4 steps to improve CRM adoption by your sales reps!

To improve your sales performance, you have equipped your company with a CRM.

Your teams (IT, sales, marketing, finance…) have worked together to optimize the functionalities and ensure that the platform meets your specific needs.

To ensure the best result, your teams called on external suppliers, such as the technology partner, as well as resources specializing in CRM implementation. This resulted in a structured, sometimes lengthy, process that was demanding in terms of resources and team involvement.

In summary:

– The technical implementation is a success.

– The marketing department is using the CRM to launch and manage campaigns.

And yet,

– A few months, or years, after the CRM platform is implemented, sales adoption remains a concern.

Sales adoption remains limited and, by definition, the benefits do not live up to initial expectations.

To ensure the success of CRM projects, here is the process that I use systematically, which has proven to be successful.

This process is linear—each question must be answered and the necessary actions implemented before moving on to the next:

#1 – Are your sales reps sufficiently trained?

This question is crucial and often holds surprises.

Indeed, even if the answer seems positive at first, there can be many “holes”. These are among the most frequent cases:

– The last training took place many months ago and has been “forgotten” by those who attended, mainly because of the lack of daily practice.

– Some sales reps did not attend the training; this happens when they were absent during the training or if no systematic training is planned for new hires.

– The format was not well adapted to the audience and there is little or no documentation to refer to, or support (email address, staff) to address questions to.

– The tool has evolved, however, there is no “refresher” training and new features have not been made known to users.

It is never a waste of time to make sure that your sales reps are familiar with the tool on a recurring and structural basis.

It is also essential to ensure that good practices are shared within the team, particularly by appointing “reference users”.

#2 – Is the CRM being used?

Your users may have been properly trained, and yet the CRM is underutilized by sales reps and their management.

What are the signals?

– Some sales reps no longer have their password.
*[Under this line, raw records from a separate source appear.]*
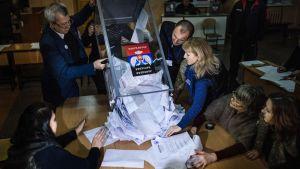 Rösträkning i Donetsk den 2 november 2014.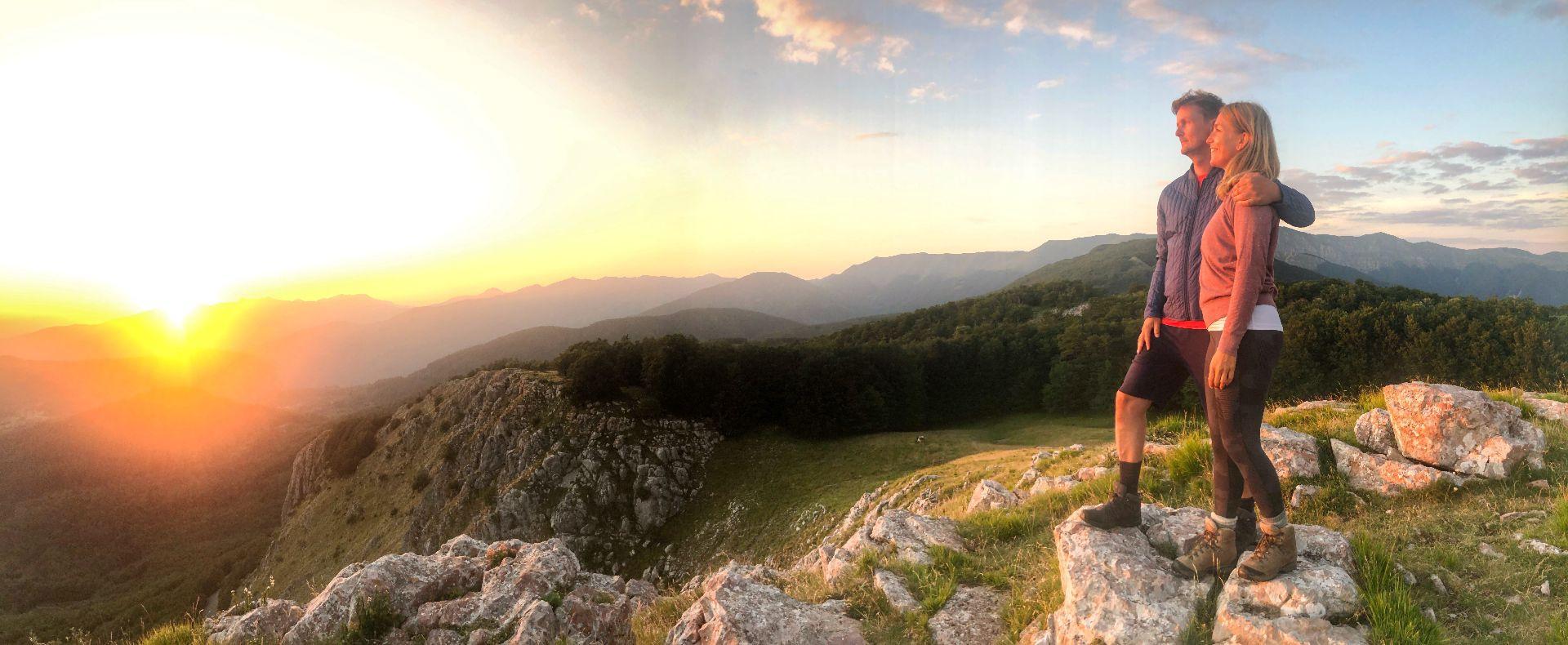 Trekking tour al tramonto alla Pania di Corfino in Garfagnana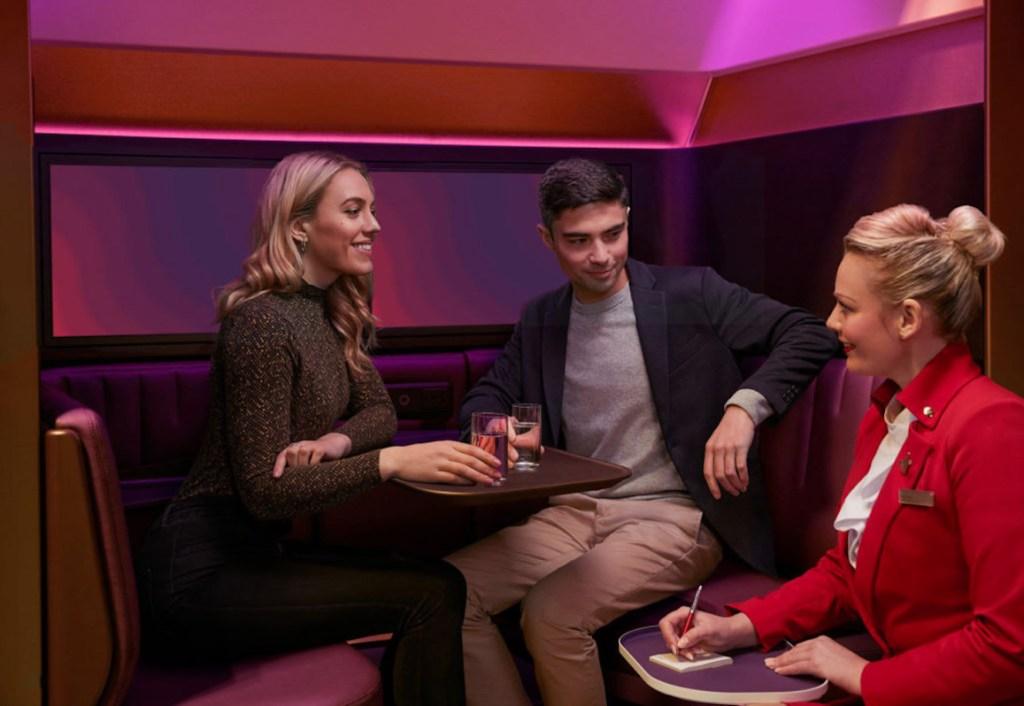 Los pasajeros VIP de Virgin Atlantic tendrán un nuevo espacio social en los aviones: The Booth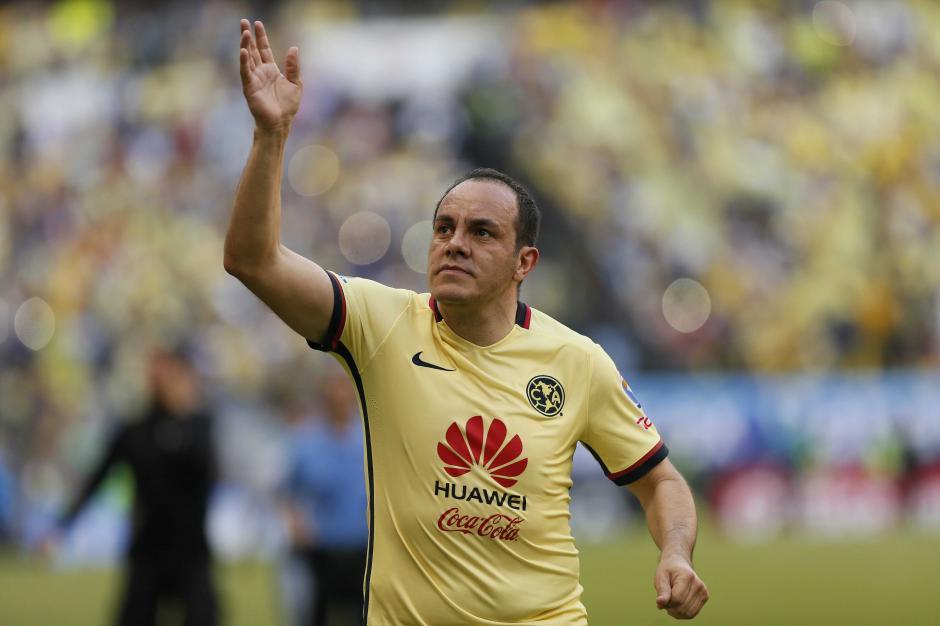 Cuauhtémoc Blanco fue homenajeado en el estadio Azteca, su casa por muchos años. Hasta derramó lágrimas de la emoción. (Foto: EFE)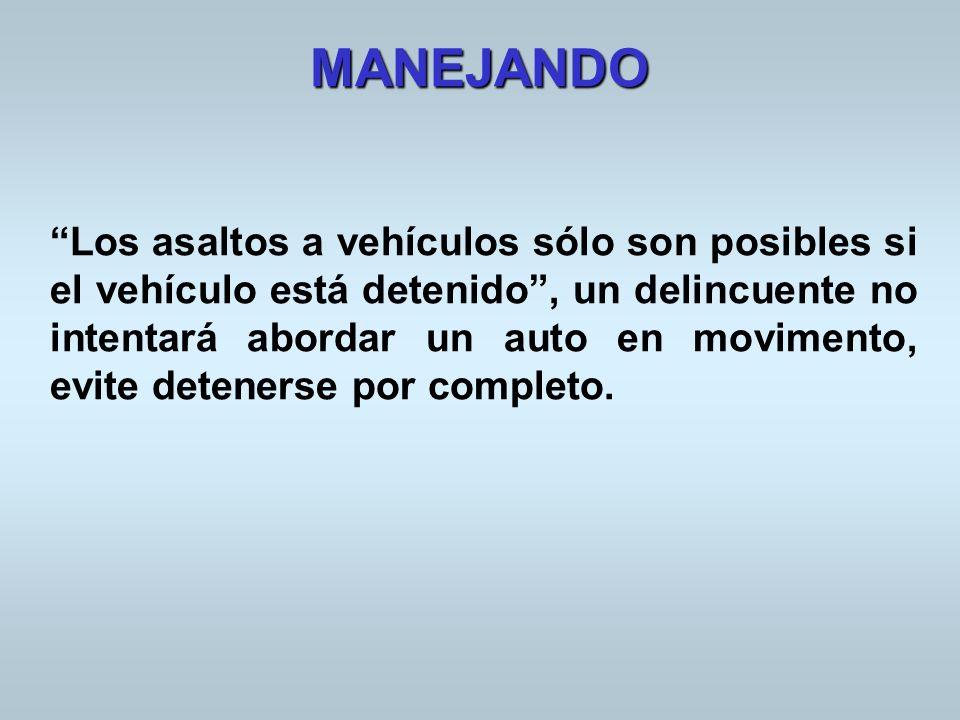 Los asaltos a vehículos sólo son posibles si el vehículo está detenido, un delincuente no intentará abordar un auto en movimento, evite detenerse por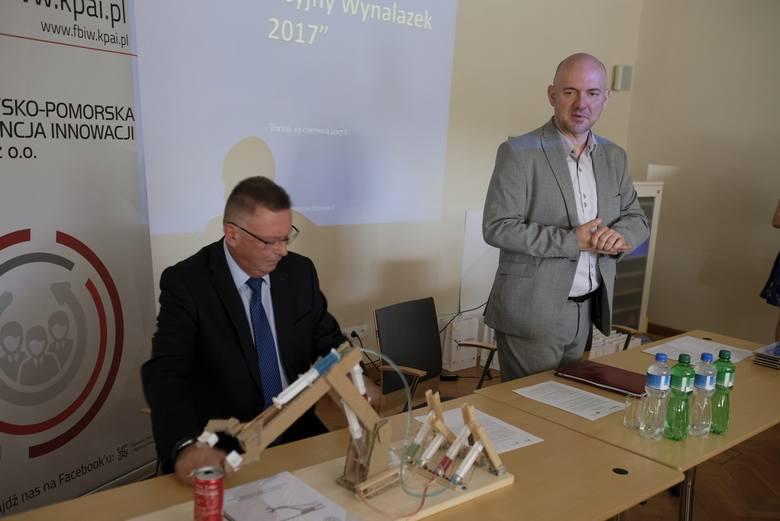 """19 czerwca 2017 roku w Urzędzie Marszałkowskim w Toruniu wręczone zostały nagrody w konkursie """"Mój innowacyjny wynalazek"""". Konkurs"""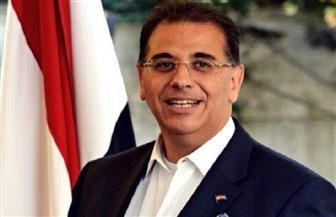 السفير المصري يحضر أول مران للأهلي في تونس.. ويدعو البعثة لحفل عشاء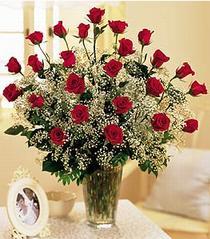 Kastamonu çiçek , çiçekçi , çiçekçilik  özel günler için 12 adet kirmizi gül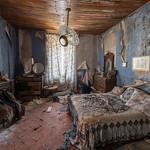 Abandoned house thumbnail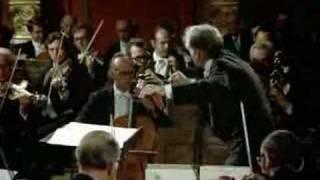 Gustav Mahler - Symphony No. 4 - 1 (1/2) - Leonard Bernstein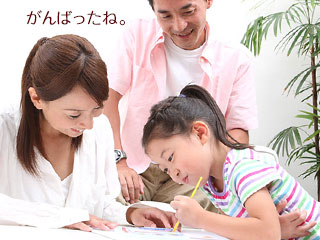 子供の勉強を見守る親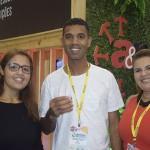 Rafaela Conde, Edmilton de Jesus e Alba Costa, visitantes e colaboradores da feira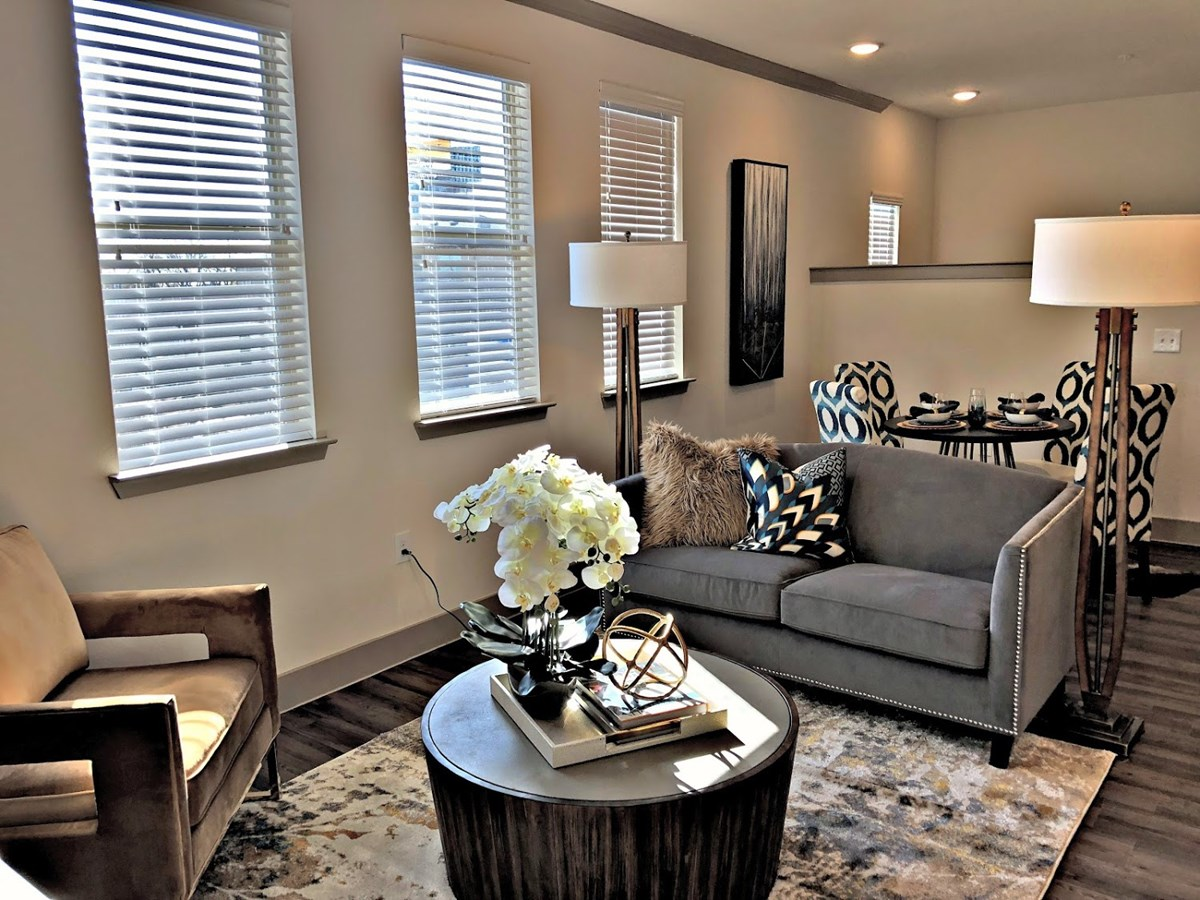 Living Area at Listing #292725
– The list of users is not up to date (even though licenses continue to be paid for).

– Using the CRM is not mandatory within the sales department.

– Alternatives exist: CRM is not the only source for pipeline discussions.

#3 – Is the input of quality?

While using the CRM is necessary, it will be insufficient  if the information contained in the CRM is not updated or is incomplete.

Indeed, how can you reliably discuss sales strategy and its impact if the estimated contract signature dates, values, stages (suspect, prospect, proposal, negotiation in progress…) and customer information are not updated?

The CRM must be used in an optimal way to ensure the best ROI.

#4 – Is the output used? In what form?

You have made sure that the users are properly trained, that the tool is used optimally and that the input is of good quality.

However, the platform still won’t fulfill its potential if the output is not used properly.

A CRM is a reference tool for customer information, business performance and business intelligence.

Its functionalities allow teams to draw valuable lessons, thanks to dashboards. These insights can be used to fine-tune business strategy, verify the impact of the strategy and measure recruitment needs and other critical information.

To ensure this, a series of sub-questions need to be answered positively:

– Is this richness of features of the CRM even being harnessed? Have the results materialized in numbers or within dashboards?

– Which dashboards are used?

– Does the sales cadence (one-to-ones, team meetings, management meetings) include CRM data analyses? Is the sales action plan revised?

– Is this information shared beyond the commercial sphere? Does the General Management or the Financial Management have access to these dashboards? Do they also have direct access to the CRM? 

To answer the question “How can we improve CRM adoption by our sales reps?” we must first conduct this linear process to ensure that the fundamentals are in place.

Once each question is answered positively, it’s time to ensure that the CRM is doing its job and delivering the ROI expected when the decision to implement a CRM was made.